Eskiden insanlar tek bir meslek sahibi olup tek bir işten emekli oluyorlardı; artık o devir kapandı. Sizler belki de dört meslek ve yirminin üzerinde iş değiştireceksiniz. Ya da hayallerinize ancak böyle bir iş hayatınız olursa ulaşabileceksiniz. Aksi takdirde tek bir işte durağan bir hayat süreceksiniz, adeta çürüyüp gideceksiniz. Diğer taraftan iyi para kazanmak için mutlaka üniversite bitirmek gerekmiyor. Bill Gates iyi bir örnek değil ama bugün Türkiye’de ve tüm dünyada üniversiteli beyaz yakalıdan çok tamirciye, gerçek ustalara ihtiyaç var.

Bir önceki yazımızda vurguladığımız gibi, sağlık krizi, ekonomik kriz, iklim krizi, mülteci ve sığınmacı krizinin tetiklediği yönetim krizi tüm devletleri, kurumları, aileleri, bireyleri derinden etkiliyor. Diğer taraftan yıkıcı teknolojiler çağındayız. Özellikle dijital teknolojiler eski teknolojilere dayalı ürünleri hızla saf dışı bırakıyor.
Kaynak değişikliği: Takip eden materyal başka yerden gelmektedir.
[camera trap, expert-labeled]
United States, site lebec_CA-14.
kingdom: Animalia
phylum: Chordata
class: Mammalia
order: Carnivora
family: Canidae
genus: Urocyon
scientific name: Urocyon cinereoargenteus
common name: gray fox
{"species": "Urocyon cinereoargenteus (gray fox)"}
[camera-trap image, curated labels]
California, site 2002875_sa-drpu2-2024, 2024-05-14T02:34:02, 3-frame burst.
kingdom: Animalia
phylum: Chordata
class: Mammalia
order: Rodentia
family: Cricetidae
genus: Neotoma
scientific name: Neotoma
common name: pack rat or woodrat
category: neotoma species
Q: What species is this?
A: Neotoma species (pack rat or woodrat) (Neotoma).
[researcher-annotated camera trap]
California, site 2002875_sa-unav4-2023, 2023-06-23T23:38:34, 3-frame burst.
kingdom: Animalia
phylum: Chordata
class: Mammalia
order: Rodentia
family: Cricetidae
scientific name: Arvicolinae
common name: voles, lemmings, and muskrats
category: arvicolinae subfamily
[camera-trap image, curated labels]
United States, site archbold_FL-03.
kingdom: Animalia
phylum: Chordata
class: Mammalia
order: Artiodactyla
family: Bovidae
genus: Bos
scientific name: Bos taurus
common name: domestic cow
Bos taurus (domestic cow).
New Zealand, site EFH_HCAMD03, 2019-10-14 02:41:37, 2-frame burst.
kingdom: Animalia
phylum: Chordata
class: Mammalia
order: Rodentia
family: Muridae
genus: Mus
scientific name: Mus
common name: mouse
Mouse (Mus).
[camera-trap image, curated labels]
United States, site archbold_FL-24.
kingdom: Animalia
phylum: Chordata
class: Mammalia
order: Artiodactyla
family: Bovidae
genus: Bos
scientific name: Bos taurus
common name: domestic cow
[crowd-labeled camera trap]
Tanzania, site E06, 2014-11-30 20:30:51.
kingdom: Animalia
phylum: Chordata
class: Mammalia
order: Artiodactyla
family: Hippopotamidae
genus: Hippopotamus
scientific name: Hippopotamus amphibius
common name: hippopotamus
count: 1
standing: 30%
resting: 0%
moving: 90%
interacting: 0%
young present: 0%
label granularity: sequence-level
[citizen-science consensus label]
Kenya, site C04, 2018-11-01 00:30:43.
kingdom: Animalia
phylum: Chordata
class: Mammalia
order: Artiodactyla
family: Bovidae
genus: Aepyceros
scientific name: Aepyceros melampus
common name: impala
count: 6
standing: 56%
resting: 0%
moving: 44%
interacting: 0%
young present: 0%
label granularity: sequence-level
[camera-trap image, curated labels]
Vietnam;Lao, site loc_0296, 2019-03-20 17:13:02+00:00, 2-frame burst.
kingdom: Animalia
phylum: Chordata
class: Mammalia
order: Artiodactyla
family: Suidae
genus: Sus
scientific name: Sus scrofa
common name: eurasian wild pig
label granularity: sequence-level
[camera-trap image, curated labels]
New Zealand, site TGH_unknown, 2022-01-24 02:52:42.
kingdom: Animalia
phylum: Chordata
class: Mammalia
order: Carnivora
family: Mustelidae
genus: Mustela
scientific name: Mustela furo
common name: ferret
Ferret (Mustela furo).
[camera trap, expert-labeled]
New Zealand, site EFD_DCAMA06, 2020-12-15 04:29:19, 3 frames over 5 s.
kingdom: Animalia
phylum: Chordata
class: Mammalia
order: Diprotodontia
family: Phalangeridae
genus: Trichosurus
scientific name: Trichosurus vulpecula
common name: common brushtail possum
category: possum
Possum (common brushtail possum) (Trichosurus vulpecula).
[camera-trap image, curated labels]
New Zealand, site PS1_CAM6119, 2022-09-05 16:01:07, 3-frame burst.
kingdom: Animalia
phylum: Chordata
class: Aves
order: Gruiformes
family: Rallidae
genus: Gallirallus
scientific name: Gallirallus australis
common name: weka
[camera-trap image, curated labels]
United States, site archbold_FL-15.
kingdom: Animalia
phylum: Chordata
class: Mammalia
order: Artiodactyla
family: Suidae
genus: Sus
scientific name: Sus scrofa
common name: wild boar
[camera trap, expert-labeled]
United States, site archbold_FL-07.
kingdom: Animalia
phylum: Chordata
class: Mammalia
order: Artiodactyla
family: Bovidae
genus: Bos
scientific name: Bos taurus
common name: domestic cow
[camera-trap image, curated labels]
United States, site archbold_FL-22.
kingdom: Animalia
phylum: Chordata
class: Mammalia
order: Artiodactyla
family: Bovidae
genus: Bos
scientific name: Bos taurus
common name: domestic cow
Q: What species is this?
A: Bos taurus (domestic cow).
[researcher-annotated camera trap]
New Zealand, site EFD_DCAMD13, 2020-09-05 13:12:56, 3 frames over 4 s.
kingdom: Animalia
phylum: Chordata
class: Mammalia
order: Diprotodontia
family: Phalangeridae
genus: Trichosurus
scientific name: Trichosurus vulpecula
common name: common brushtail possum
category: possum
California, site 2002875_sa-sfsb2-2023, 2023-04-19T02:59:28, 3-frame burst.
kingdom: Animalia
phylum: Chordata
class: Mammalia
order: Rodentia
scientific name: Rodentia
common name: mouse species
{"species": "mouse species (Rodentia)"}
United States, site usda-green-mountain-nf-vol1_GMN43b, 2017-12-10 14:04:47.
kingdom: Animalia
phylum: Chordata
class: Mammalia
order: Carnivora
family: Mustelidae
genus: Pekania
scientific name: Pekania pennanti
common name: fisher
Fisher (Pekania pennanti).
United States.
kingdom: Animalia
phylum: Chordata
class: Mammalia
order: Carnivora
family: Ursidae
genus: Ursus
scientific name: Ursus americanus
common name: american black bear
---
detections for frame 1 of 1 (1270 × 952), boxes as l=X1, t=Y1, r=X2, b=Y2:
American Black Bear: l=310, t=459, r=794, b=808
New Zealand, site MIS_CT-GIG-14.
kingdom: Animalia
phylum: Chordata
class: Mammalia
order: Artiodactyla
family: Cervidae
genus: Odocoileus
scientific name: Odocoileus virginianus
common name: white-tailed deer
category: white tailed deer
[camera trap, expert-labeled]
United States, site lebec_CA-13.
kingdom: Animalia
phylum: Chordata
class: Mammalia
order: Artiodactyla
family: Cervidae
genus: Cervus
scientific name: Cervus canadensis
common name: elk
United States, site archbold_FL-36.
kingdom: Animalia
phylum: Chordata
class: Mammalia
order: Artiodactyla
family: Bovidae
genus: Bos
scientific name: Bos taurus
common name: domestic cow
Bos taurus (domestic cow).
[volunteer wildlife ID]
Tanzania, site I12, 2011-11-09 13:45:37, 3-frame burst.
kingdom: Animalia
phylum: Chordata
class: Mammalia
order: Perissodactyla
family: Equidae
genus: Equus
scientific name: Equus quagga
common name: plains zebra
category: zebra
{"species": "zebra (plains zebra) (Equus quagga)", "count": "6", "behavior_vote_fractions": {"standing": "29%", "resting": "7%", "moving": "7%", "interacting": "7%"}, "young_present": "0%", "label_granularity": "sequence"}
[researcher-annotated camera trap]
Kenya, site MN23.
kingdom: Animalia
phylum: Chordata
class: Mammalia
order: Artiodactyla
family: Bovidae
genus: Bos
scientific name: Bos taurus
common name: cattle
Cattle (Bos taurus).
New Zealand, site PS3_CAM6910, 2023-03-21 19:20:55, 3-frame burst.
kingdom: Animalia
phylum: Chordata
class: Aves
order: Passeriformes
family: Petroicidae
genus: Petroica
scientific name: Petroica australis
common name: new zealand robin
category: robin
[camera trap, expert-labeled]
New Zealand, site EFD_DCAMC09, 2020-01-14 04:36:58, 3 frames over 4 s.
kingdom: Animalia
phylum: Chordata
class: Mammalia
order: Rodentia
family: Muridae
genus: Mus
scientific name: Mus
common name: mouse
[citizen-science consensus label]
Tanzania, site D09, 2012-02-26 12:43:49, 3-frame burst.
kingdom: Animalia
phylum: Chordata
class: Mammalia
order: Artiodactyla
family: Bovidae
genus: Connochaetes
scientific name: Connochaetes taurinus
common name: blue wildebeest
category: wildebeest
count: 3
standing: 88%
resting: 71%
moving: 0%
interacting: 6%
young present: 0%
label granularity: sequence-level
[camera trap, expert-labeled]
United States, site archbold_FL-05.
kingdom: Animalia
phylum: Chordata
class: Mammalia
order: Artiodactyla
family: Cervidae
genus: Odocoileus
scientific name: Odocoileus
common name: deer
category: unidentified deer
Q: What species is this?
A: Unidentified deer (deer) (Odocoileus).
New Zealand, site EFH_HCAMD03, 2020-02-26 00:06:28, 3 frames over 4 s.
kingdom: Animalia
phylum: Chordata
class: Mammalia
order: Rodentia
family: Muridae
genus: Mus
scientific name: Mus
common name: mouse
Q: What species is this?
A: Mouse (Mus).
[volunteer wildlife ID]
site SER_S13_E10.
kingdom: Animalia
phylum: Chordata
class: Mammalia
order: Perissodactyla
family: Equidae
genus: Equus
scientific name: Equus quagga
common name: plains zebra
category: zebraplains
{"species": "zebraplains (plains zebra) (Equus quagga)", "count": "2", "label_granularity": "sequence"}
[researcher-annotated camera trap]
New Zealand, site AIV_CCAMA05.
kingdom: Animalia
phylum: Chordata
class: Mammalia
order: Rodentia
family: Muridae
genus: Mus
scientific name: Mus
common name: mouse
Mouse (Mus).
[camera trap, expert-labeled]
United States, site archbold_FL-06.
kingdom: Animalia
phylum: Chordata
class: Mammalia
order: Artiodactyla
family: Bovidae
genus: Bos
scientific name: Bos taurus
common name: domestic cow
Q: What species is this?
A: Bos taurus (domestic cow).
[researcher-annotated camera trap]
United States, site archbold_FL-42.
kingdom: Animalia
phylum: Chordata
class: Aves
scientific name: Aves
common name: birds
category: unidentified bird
Bilimdeki ilerlemeler, oluşturulan etkin ekosistemler vasıtasıyla kolayca teknolojiye dönüşüp günlük hayatımıza giriveriyor. Böyle bir ortamda değer katan yenilikçilik demek olan inovasyon yaşam biçiminiz haline gelmeli. Ne yapıyorum, neden yapıyorum, nasıl daha iyi yapabilirim sorularını devamlı sorduğunuzda iş hayatınızda hatta özel hayatınızda ne kadar olumlu değişiklikler gerçekleştirebileceğinizi göreceksiniz. İlla herkesin inovasyon ile bir ürün geliştirmesi gerekmiyor; ama süreç inovasyonuna, her işte, çok ihtiyacımız var. Bunu da o işi yıllardır yapan biz eskiler değil; yeni ve taze beyinler olarak sizler kotarabilirsiniz.

Hangi bölümü kazanmış olursanız olun; hangi ülkede üniversite okursanız okuyun mesleğiniz krizdedir; bir dönüşüm içerisindedir. Belki siz daha okuldan ayrılmadan edindiğiniz bilgiler eskiyip anlamını yitirecektir; çünkü bilimsel bilginin her yıl, her saat, her dakika katlanarak arttığı, değiştiği bir dönemdeyiz. O nedenle kitabı defteri hiçbir zaman kapatmayın; sürekli işinizle ilgili okuyun. Yetmez; dünyayı yakından izleyin.

Bugün kelebek etkisi fevkalade belirgindir ve dünyanın öbür ucundaki küçücük bir olay dahi burada bizi etkilemektedir. Ülke ve dünya meseleleri ile yakından ilgilenin ve onlar hakkında düşünün, sözünüzü söyleyin.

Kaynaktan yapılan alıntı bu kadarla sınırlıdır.